▶ **Document extract**
········

In the sample function debugStages(), each stage is iterated over. For each stage the list of uniform blocks is extracted. Then for each block the list of shader ports is printed out. Note that "private" vertex stage uniforms involve things like model / view transforms, there are private and pixel stage uniforms as well as "light data" uniforms for environment map binding.

def getPortPath(inputPath, doc):
    '''
    Find any upstream interface input which maps to a given path
    '''
    if not inputPath:
        return inputPath, None
    
    input = doc.getDescendant(inputPath)
    if input:
        # Redirect to interface input if it exists.
        # TODO: This should be done during shader generation !
        interfaceInput = input.getInterfaceInput()
        if interfaceInput:
            input = interfaceInput
            return input.getNamePath(), interfaceInput

    return inputPath, None

def debugStages(shader, doc, filter='Public'):
    '''
    Scan through each stage of a shader and get the uniform blocks for each stage.
    For each block, print out list of assocaited ports.
    '''
    if not shader:
        return

    for i in range(0, shader.numStages()):
        stage = shader.getStage(i)
        if stage:
            print('Stage name: "%s"' % stage.getName())
            print('-' * 30)
            if stage.getName():
                for blockName in stage.getUniformBlocks():
                    block = stage.getUniformBlock(blockName)

········

▶ **Extracted material**
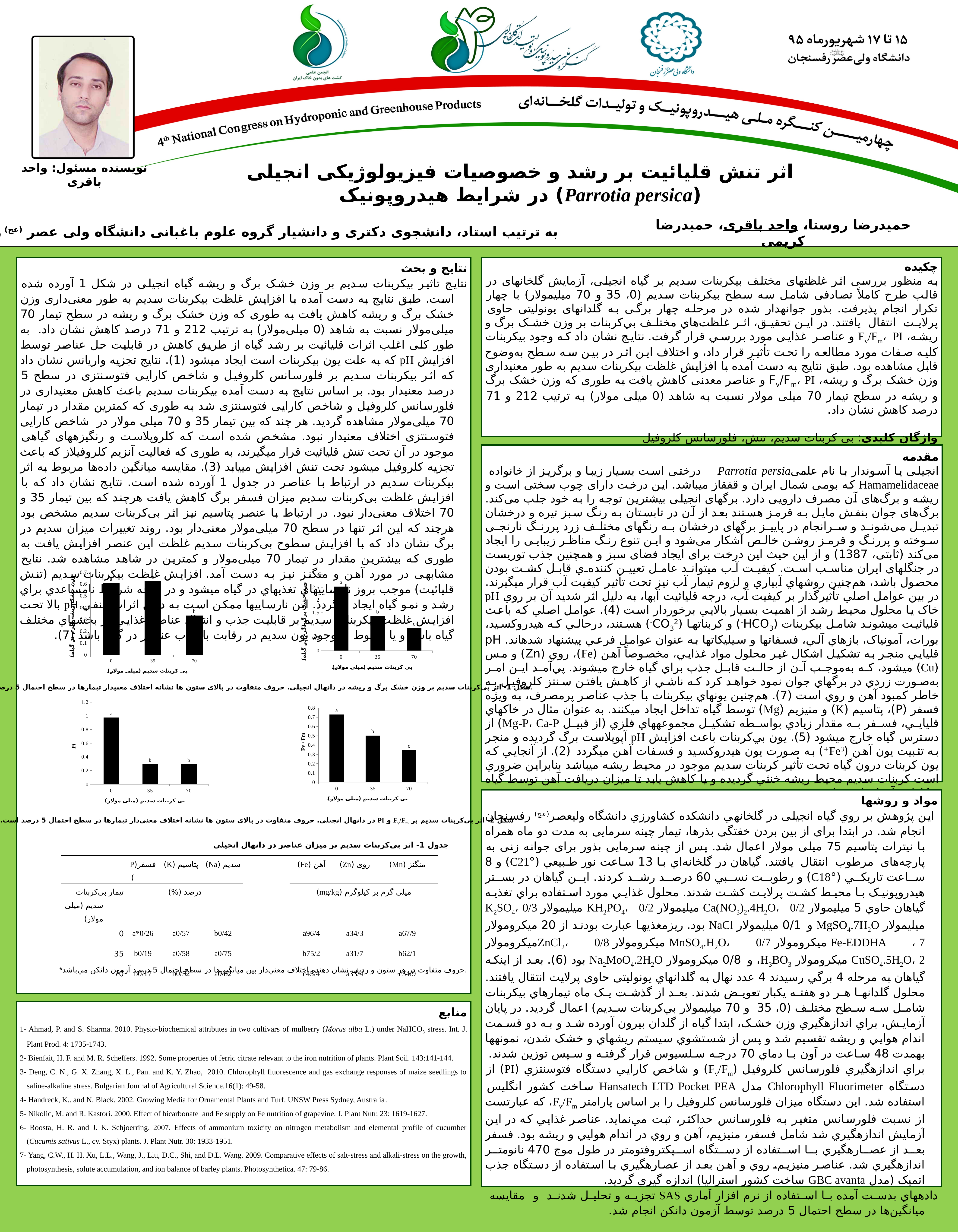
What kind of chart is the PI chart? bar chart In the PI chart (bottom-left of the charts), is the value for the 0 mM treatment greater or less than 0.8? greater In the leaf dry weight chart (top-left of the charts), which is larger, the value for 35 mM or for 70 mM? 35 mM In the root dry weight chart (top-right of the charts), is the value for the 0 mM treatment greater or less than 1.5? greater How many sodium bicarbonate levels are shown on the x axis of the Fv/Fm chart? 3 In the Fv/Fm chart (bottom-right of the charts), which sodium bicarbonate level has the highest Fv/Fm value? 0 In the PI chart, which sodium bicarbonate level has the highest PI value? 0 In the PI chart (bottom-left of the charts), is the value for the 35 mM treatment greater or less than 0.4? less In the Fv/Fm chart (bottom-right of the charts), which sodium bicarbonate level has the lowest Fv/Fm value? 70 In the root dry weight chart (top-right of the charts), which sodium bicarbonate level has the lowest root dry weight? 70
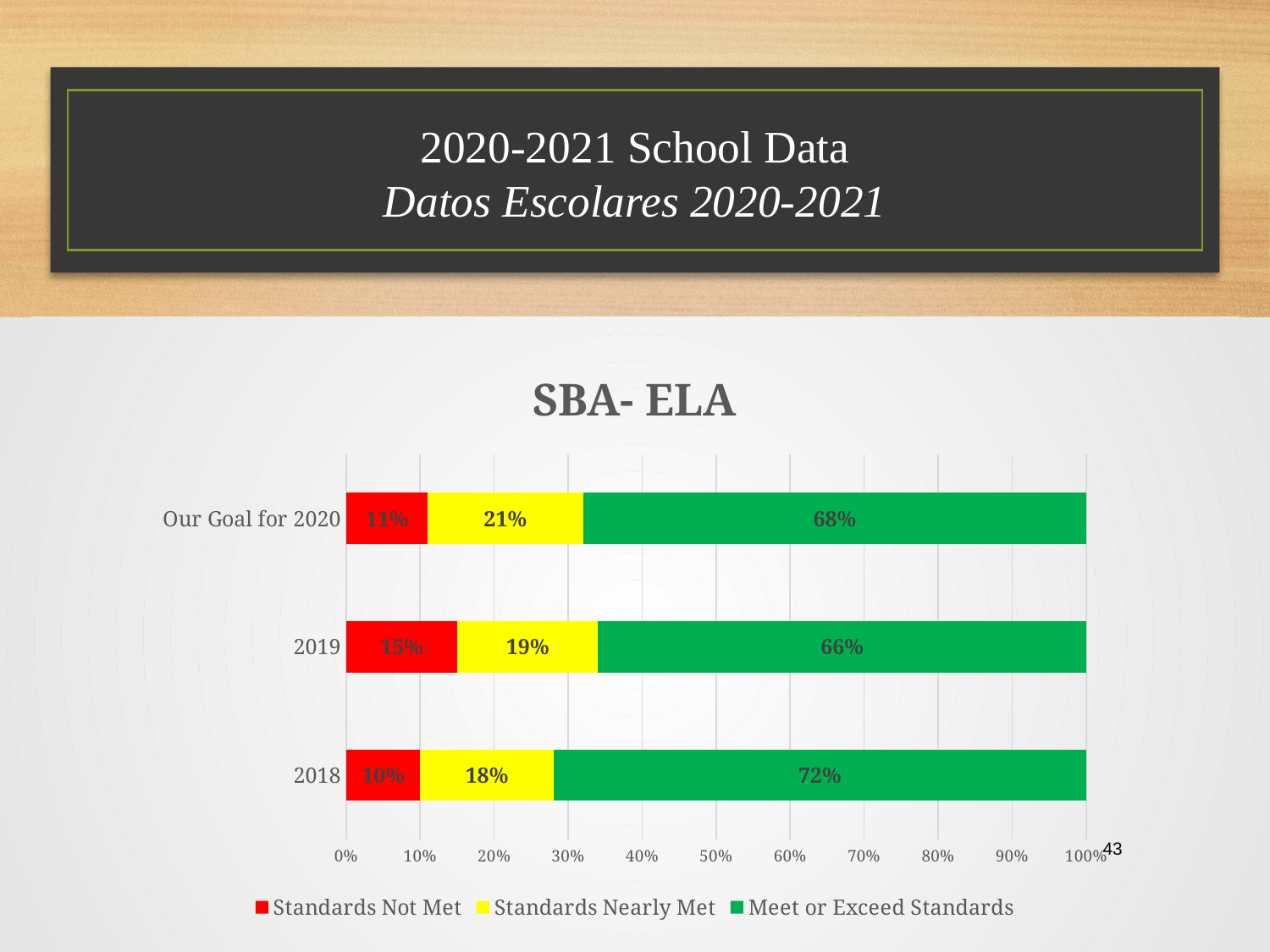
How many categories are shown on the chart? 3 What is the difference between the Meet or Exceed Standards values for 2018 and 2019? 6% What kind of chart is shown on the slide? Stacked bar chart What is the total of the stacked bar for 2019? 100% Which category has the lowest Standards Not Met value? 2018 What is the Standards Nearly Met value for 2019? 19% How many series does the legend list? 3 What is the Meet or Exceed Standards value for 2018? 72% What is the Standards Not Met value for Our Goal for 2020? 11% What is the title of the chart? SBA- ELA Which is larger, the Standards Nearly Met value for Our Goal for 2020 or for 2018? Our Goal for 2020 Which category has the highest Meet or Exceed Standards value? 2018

········

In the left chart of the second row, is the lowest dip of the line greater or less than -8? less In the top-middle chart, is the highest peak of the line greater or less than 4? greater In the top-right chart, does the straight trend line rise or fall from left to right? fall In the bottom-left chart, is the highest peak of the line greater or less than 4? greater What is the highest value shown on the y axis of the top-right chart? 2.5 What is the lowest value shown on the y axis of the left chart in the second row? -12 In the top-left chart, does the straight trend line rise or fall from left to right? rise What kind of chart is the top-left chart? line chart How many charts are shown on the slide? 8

········

▶ **Assignment**
Update the section of the shader stage excerpt that begins with "print('-' * 30)" and ends with "block = stage.getUniformBlock(blockName)", writing it out again with every "blockName" changed to "uniformBlockName".

▶ **Response area**
print('-' * 30)
            if stage.getName():
                for uniformBlockName in stage.getUniformBlocks():
                    block = stage.getUniformBlock(uniformBlockName)